(Working data)
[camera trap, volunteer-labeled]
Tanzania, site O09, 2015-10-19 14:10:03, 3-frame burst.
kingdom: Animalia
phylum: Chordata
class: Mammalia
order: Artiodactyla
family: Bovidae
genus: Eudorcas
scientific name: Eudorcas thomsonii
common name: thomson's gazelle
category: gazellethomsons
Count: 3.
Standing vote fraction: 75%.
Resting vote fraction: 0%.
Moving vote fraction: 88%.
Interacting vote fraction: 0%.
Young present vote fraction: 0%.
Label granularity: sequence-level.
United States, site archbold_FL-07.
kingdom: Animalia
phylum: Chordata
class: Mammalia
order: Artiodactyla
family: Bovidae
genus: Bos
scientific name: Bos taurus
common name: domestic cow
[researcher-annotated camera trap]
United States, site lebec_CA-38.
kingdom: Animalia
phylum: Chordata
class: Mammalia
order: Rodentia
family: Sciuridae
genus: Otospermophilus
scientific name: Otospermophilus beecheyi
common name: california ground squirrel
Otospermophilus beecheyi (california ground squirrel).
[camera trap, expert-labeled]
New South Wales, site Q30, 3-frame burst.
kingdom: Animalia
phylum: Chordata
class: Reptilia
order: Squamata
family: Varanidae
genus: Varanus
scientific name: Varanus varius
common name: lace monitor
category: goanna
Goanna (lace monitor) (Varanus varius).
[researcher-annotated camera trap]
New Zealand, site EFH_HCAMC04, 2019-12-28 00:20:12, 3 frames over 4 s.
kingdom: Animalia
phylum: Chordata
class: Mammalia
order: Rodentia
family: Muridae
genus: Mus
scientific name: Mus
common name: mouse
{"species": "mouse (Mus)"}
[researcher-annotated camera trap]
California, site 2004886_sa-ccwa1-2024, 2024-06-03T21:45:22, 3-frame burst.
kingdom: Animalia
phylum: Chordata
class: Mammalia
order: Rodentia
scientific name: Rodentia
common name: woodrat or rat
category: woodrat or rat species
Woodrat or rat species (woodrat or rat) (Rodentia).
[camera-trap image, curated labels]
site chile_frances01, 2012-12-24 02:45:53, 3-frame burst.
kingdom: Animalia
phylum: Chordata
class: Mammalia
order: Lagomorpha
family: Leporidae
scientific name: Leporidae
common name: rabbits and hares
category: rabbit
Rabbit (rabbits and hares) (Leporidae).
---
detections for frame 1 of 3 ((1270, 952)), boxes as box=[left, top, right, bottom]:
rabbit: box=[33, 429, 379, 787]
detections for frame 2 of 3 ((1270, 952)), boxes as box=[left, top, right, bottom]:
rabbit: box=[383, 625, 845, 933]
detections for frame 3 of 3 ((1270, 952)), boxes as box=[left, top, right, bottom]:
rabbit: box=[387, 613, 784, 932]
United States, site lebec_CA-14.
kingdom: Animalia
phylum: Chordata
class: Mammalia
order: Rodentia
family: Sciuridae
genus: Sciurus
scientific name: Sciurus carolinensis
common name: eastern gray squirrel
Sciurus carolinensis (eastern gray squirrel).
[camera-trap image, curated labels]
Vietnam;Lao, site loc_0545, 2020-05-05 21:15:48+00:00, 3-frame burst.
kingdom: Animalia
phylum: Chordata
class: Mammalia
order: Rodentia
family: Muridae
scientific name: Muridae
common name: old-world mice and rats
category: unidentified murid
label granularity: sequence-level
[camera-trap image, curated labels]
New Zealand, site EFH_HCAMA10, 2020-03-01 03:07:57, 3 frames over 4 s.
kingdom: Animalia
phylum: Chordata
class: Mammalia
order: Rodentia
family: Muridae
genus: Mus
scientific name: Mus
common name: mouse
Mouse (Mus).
(End Working data)
■ Task prompt
Nothing but a number is expected here: the number of lines in the entries that include the word "Zealand".

■ Answer below
2